## BEGIN Supplied material

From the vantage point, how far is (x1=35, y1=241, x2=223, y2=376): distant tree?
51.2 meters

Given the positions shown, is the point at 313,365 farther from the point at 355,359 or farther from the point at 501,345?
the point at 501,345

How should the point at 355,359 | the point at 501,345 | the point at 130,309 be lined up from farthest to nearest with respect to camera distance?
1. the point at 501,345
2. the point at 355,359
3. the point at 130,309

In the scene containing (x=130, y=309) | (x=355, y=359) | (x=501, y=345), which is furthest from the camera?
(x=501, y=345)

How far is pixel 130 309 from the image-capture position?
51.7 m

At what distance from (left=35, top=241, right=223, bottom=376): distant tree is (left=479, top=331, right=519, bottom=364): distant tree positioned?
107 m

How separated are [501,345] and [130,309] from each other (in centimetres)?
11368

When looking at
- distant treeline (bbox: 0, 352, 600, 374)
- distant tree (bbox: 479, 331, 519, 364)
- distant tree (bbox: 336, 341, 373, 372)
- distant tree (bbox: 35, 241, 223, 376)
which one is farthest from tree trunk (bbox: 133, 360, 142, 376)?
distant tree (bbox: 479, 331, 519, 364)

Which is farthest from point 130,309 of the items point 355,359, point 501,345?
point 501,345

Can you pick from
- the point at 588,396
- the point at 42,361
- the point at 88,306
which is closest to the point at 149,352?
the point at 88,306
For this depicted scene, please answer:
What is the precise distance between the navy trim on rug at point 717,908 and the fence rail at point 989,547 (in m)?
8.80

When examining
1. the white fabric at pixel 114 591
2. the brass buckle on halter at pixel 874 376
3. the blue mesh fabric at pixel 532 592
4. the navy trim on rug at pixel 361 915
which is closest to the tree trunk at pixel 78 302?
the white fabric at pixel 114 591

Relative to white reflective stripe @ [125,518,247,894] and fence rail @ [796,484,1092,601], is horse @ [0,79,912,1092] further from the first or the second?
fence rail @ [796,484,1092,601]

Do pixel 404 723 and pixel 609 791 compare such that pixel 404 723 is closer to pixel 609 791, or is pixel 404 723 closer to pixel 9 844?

## END Supplied material

Rewrite the rows as a numbered list, starting at the line containing "When examining" and continuing through the last line of the rows, both ends included. Leave out blank lines.

- Result of the task
1. When examining
2. 1. the white fabric at pixel 114 591
3. 2. the brass buckle on halter at pixel 874 376
4. 3. the blue mesh fabric at pixel 532 592
5. 4. the navy trim on rug at pixel 361 915
6. which is closest to the tree trunk at pixel 78 302?
7. the white fabric at pixel 114 591
8. Relative to white reflective stripe @ [125,518,247,894] and fence rail @ [796,484,1092,601], is horse @ [0,79,912,1092] further from the first or the second?
9. fence rail @ [796,484,1092,601]
10. Do pixel 404 723 and pixel 609 791 compare such that pixel 404 723 is closer to pixel 609 791, or is pixel 404 723 closer to pixel 9 844?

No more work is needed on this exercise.